### Selected text
-- start --

Q1 2015 Earnings Conference Call

July 22, 2014 10:00 a.m. ET

Executives

Sandy McLean - Chief Executive Officer

John Calmes, Jr. - VP, Chief Financial Officer and Treasurer

Janet Matricciani – Chief Operating Officer

Analysts

John Rowan - Sidoti & Company

Bob Ramsey - FBR Capital Markets

Henry Coffey - Sterne Agee & Leach

Brian Steck - Mangrove Partners

Operator

Good morning and welcome to the World Acceptance Corporation-Sponsored First Quarter Press Release Conference Call. This call is being recorded. At this time, all participants have been placed on listen-only mode

Before we begin, the Corporation has requested that I make the following announcement. The comments made during the conference call may contain certain forward-looking statements within the meaning of Section 21E of the Securities and Exchange Act that represents the Corporation’s expectations and beliefs concerning future events. Such forward-looking statements are about matters that are inherently subject to risks and uncertainties. Statements other than those of historical fact, as well as those identified by the words anticipate, estimate, intend, plan, expect, believe, may, will and should or any variation of the foregoing and similar expressions are forward-looking statements. Additional information regarding forward-looking statements and any factors that could cause actual results or performance to differ from the expectations expressed or implied in such forward-looking statements are included in the paragraphs discussing forward-looking statements in today’s earnings press release and in the Risk Factors section of the Corporation’s most recent Form 10-K for the fiscal year ended March 31 2014 and subsequent reports filed or furnished to the SEC from time-to-time. The Corporation does not undertake any obligation to make an update to any forward-looking statements it makes.

At this time, it is my pleasure to turn the floor over to your host, Mr. Sandy McLean, CEO.

-- end --

### Dataset records
-- start --

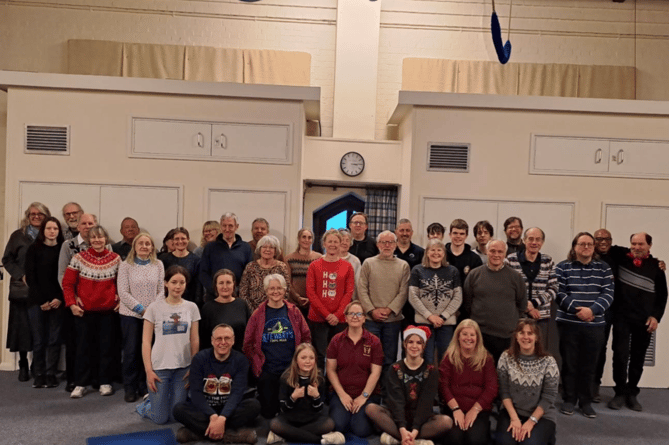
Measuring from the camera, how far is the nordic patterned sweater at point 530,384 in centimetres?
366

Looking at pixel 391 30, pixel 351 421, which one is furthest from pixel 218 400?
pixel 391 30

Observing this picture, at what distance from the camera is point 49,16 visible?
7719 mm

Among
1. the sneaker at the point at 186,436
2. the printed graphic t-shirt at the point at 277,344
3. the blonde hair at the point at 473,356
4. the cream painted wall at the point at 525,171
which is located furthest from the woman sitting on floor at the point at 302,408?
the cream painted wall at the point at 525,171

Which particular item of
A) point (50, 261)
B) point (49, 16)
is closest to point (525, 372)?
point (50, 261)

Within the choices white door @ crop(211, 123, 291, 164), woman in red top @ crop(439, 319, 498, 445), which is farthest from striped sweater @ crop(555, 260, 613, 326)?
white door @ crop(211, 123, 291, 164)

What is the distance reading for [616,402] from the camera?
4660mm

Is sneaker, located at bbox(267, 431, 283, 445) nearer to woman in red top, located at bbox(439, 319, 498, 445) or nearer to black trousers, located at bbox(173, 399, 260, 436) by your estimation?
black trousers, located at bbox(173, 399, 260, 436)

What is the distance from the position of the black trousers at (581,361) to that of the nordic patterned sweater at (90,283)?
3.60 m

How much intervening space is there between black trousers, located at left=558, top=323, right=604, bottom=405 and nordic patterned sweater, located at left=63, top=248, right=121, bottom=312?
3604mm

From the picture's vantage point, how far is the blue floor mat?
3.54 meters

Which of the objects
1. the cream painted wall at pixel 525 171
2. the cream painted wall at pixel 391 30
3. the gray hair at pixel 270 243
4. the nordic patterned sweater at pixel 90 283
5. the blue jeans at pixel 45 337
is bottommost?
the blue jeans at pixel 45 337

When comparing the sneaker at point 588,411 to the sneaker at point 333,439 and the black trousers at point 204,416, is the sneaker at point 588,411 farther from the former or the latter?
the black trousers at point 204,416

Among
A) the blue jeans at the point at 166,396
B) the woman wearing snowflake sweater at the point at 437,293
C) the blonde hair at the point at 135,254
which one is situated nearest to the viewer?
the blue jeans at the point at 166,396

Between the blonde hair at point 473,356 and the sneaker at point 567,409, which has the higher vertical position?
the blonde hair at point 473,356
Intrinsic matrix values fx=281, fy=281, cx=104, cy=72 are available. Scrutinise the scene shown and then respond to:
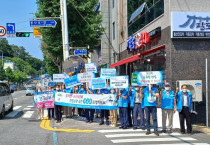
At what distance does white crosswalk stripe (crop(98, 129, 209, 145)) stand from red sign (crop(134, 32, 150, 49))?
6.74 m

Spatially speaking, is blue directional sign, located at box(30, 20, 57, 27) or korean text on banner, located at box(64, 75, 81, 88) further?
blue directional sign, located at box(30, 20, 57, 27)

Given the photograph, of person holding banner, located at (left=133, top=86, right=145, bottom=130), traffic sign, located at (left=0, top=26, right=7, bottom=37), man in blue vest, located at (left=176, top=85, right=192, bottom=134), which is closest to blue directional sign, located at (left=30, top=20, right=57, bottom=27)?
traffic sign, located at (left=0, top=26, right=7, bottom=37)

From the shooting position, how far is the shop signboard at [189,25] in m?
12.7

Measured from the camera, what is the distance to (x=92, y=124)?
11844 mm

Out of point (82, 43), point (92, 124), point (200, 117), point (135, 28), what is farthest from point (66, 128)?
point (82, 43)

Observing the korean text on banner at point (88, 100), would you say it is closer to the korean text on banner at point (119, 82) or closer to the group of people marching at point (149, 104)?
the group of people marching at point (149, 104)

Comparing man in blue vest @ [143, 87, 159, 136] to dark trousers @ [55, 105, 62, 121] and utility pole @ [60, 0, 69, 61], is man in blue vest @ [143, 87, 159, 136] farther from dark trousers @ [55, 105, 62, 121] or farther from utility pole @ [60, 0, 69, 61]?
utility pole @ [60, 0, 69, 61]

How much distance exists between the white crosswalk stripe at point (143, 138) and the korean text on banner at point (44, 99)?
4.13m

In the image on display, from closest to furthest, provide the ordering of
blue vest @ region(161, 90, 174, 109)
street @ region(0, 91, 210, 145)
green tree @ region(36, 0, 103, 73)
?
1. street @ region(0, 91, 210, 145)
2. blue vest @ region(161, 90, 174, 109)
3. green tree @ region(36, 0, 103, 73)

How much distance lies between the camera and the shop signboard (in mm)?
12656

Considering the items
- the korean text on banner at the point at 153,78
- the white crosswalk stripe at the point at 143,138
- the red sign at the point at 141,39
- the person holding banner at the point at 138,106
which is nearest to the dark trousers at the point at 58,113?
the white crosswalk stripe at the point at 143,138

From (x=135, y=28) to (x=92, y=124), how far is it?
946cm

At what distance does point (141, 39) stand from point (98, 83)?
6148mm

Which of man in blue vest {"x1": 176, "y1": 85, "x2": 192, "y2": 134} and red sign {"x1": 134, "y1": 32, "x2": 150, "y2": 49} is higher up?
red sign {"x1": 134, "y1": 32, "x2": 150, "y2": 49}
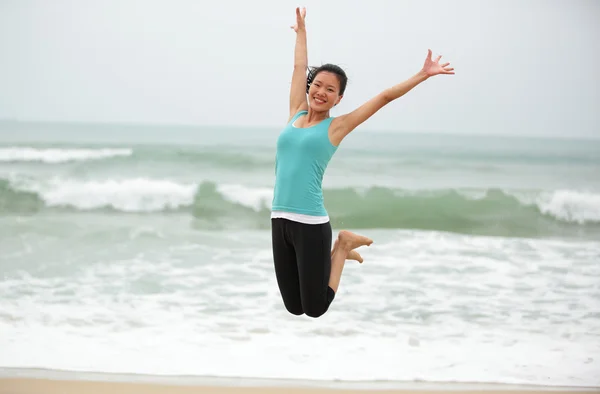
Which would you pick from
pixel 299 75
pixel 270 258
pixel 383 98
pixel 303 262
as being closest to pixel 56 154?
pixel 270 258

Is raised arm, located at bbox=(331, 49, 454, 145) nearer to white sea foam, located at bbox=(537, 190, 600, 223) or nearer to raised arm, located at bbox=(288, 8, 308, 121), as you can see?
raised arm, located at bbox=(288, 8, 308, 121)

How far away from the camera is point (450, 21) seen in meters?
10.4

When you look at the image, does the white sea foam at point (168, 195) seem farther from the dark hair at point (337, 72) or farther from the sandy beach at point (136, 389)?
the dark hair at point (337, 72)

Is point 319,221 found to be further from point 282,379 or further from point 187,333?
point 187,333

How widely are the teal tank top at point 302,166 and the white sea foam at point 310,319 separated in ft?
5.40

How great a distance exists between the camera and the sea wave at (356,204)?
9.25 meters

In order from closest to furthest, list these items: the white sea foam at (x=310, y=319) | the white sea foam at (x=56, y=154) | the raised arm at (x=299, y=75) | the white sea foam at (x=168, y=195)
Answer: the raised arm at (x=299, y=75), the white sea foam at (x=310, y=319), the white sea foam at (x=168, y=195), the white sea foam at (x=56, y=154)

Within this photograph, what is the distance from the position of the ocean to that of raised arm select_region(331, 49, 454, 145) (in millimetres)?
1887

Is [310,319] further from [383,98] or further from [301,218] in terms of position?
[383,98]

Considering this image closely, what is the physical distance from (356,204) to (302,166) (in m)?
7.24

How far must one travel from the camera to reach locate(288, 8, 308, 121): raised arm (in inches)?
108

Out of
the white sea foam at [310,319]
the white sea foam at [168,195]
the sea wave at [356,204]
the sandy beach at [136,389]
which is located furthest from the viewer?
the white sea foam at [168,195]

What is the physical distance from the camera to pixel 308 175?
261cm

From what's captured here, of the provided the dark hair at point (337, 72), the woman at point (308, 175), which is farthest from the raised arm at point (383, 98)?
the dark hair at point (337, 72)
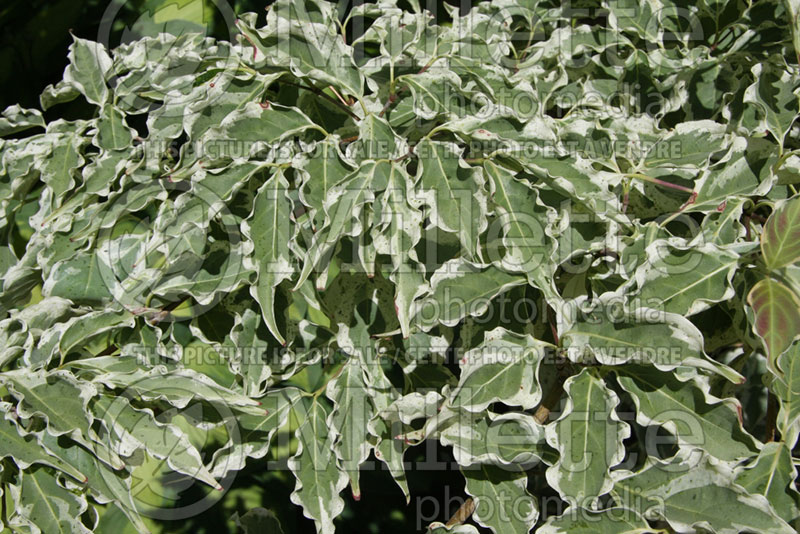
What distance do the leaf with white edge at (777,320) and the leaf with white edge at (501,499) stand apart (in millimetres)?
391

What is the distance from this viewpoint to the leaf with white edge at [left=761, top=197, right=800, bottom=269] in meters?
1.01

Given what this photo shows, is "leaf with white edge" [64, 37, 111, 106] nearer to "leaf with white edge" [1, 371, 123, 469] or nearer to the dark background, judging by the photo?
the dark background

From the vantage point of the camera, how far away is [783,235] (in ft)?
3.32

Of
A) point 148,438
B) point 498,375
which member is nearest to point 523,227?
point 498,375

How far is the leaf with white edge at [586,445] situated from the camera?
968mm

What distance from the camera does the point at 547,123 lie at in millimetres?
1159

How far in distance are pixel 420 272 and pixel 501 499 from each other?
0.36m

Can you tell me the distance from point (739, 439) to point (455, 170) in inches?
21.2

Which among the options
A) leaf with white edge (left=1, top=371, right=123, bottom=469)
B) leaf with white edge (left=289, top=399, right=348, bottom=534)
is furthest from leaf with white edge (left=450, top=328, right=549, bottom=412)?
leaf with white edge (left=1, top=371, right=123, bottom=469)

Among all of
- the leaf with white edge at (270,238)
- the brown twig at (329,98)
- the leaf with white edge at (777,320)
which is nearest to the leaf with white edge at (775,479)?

-- end --

Resume the World Acceptance earnings call transcript at its last line, with the CEO's opening remarks.

Sandy McLean

Thank you, Levi and good morning everybody. I hope you had a chance to review our press release and the narrative that we traditionally disclose. And at this point, I’d like to just get directly to questions. Levi, if you would.

Question-and-Answer Session

Operator

(Operator Instructions). And we’ll go to our first question from John Rowan with Sidoti & Company.

John Rowan - Sidoti & Company

How much of the loan growth that you reported here? Obviously I know accounts were flat year over year, but is there a component of that loan growth that’s basically just the new fees from Texas, North Carolina or Georgia rather and North Carolina?

Sandy McLean

Number one, we are not in North Carolina, but certainly we have had an impact from Texas and Georgia. But I’m not sure I understand the question.

John Rowan - Sidoti & Company

The loan growth, is that being bolstered by the new fees, right?

Sandy McLean

Actually if you look at the growth in the Texas portfolio on a year over year basis, it is in line with the company growth on a year over year basis. So I would not say that Texas is growing more or less that the company as a whole, which obviously is a lot less than it was a couple of years ago. The same could be stated for Georgia. Now at the same time obviously so a greater part of our revenue was being contributed by those States, which is offset. We are not getting the full impact because it’s offset because our renewal volume is down substantially as a result of the change that we put into place at the end of December and the beginning in January. So we continue to have a deterioration in yields because of the shift in mix, the reduced renewal volume, but that has been somewhat offset by the additional fees that we are getting in these two new States. Does that answer your question?

John Rowan - Sidoti & Company

Yeah. That’s fine. Any updates on the CID?

Sandy McLean

No, we have not heard anything from the CFPB at this point.

John Rowan - Sidoti & Company

Okay, you wouldn’t know when the expected resolution of that is going to be at this point, correct?

Sandy McLean

I don’t even know when we are going to hear from them initially and I don’t necessary believe that once we do hear from them that will be the resolution. That will certainly be nice, but we would anticipate possibly additional questions or clarifications or something else. I’ve been lead to believe that this process can take quite some time. But by the same token, we really don’t believe that we are doing anything wrong. It would be very nice if they would finish their review within the six months and go on to a different project.

John Rowan - Sidoti & Company

And then just the timing of the share repurchases during the quarter. I’m just trying to gauge how much of that is going to filter through into the diluted share count into the second quarter. Just kind of the timing, were they early, late in the quarter? That’s my last …

John Calmes

It was throughout the quarter, John.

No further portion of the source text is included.